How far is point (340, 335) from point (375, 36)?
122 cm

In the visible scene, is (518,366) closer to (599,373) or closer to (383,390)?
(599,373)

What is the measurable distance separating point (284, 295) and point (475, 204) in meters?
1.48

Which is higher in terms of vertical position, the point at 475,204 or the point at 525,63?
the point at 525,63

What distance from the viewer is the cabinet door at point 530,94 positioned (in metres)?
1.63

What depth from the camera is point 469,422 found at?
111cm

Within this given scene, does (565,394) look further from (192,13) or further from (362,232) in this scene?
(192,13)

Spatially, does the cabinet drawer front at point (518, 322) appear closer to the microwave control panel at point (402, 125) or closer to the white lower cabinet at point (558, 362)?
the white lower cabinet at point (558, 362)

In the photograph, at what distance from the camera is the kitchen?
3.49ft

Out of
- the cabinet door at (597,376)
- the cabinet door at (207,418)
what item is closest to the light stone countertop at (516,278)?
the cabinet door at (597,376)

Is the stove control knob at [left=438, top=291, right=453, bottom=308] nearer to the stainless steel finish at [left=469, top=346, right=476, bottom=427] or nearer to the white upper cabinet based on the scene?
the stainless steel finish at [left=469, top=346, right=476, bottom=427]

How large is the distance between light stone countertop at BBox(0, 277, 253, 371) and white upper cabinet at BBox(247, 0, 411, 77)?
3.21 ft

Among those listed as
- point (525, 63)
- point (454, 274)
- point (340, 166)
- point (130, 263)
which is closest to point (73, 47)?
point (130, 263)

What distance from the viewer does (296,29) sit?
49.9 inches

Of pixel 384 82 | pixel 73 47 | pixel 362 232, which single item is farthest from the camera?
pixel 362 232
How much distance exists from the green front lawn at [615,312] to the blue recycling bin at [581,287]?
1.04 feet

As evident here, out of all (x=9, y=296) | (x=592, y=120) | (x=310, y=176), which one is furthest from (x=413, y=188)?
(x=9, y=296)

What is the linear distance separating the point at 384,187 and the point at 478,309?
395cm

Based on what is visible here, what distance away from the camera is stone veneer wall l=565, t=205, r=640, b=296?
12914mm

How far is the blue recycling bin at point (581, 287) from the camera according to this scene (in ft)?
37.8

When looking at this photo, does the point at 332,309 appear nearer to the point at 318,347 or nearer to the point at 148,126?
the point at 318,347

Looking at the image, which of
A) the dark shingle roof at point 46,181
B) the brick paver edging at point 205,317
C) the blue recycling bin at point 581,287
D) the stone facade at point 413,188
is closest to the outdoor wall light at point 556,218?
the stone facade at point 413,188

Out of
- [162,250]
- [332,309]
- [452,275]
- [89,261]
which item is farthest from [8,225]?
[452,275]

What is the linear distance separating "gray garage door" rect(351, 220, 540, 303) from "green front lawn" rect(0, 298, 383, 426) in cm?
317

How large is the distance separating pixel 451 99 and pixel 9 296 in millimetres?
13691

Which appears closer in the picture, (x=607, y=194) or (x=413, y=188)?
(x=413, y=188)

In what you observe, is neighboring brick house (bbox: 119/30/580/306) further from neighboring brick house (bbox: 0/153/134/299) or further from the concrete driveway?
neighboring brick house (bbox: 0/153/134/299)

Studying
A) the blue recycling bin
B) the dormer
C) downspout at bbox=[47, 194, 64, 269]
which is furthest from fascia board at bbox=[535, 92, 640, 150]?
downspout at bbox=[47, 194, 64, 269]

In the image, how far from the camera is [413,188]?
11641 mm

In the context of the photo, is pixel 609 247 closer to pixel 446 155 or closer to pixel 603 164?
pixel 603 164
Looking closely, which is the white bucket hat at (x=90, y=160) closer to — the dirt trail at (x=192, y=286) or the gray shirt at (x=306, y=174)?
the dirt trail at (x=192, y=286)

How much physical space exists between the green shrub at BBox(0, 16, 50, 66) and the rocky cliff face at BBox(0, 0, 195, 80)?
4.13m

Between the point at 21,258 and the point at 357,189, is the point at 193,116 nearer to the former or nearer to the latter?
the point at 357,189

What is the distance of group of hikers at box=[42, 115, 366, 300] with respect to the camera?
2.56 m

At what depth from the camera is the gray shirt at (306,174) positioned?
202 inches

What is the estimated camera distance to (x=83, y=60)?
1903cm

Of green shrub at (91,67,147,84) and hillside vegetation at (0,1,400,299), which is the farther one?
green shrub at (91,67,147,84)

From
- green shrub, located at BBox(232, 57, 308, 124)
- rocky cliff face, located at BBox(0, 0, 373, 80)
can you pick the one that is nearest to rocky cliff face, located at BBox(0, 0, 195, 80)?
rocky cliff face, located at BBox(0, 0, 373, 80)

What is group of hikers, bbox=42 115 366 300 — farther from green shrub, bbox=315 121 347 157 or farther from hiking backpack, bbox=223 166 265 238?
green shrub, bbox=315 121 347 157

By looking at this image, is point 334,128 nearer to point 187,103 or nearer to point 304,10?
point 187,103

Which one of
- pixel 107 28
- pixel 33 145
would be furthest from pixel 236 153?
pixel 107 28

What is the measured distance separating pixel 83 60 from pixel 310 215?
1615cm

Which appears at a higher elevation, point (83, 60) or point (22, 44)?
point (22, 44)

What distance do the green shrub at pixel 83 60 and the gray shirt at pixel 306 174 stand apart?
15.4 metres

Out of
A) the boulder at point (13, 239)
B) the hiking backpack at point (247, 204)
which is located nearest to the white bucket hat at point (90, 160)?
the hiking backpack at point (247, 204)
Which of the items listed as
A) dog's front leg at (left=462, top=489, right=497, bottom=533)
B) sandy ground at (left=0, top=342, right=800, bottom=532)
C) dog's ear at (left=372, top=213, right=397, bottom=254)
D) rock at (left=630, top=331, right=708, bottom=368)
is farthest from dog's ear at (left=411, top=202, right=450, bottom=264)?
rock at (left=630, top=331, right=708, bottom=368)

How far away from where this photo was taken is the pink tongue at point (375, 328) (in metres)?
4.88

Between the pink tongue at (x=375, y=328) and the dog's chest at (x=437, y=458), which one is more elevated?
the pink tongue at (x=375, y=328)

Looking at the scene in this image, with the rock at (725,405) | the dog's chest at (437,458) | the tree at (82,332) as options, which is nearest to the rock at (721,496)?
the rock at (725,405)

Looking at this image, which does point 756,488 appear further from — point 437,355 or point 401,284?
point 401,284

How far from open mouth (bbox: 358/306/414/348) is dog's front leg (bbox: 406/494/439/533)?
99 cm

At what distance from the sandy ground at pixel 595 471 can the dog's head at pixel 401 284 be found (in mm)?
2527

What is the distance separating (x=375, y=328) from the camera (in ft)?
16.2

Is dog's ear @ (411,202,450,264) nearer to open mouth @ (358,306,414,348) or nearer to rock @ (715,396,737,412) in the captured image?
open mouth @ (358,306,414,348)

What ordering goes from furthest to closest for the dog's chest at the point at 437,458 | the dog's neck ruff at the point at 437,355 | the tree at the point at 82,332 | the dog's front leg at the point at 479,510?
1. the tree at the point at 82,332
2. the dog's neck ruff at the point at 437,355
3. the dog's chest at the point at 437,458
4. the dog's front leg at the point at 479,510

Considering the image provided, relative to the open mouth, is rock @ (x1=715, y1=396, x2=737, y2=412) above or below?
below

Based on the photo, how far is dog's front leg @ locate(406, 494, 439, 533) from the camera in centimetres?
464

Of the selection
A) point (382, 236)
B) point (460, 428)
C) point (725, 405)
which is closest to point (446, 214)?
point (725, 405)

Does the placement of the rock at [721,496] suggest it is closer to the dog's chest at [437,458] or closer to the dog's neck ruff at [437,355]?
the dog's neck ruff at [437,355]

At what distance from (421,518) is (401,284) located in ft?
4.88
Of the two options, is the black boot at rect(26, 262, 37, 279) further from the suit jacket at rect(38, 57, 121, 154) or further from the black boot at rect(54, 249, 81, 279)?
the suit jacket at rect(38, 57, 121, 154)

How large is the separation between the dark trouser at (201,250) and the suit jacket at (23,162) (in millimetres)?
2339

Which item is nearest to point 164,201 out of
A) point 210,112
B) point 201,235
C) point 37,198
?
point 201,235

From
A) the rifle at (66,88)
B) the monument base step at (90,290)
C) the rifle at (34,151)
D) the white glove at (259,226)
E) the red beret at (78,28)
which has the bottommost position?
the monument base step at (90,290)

***

WHAT THIS TASK INVOLVES: Each line from the one containing "Considering the image" to the end of the listing above should be copied exactly, and nothing else.

FULL SOLUTION:
Considering the image provided, relative to the open mouth, is rock @ (x1=715, y1=396, x2=737, y2=412) above or below?
below

Based on the photo, how far is dog's front leg @ locate(406, 494, 439, 533) from the camera in centimetres?
464

Of the selection
A) point (382, 236)
B) point (460, 428)
C) point (725, 405)
which is closest to point (446, 214)?
point (725, 405)

Does the placement of the rock at [721,496] suggest it is closer to the dog's chest at [437,458] or closer to the dog's neck ruff at [437,355]?
the dog's neck ruff at [437,355]

At what distance from (421,518) is (401,284) located in ft?
4.88
Of the two options, is the black boot at rect(26, 262, 37, 279) further from the suit jacket at rect(38, 57, 121, 154) or further from the black boot at rect(54, 249, 81, 279)?
the suit jacket at rect(38, 57, 121, 154)

How large is the separation between the dark trouser at (201,250) and the suit jacket at (23,162) (in millimetres)?
2339

Which item is nearest to point 164,201 out of
A) point 210,112
B) point 201,235
C) point 37,198
?
point 201,235

From
A) the rifle at (66,88)
B) the monument base step at (90,290)
C) the rifle at (34,151)
D) the white glove at (259,226)
E) the red beret at (78,28)
which has the bottommost position?
the monument base step at (90,290)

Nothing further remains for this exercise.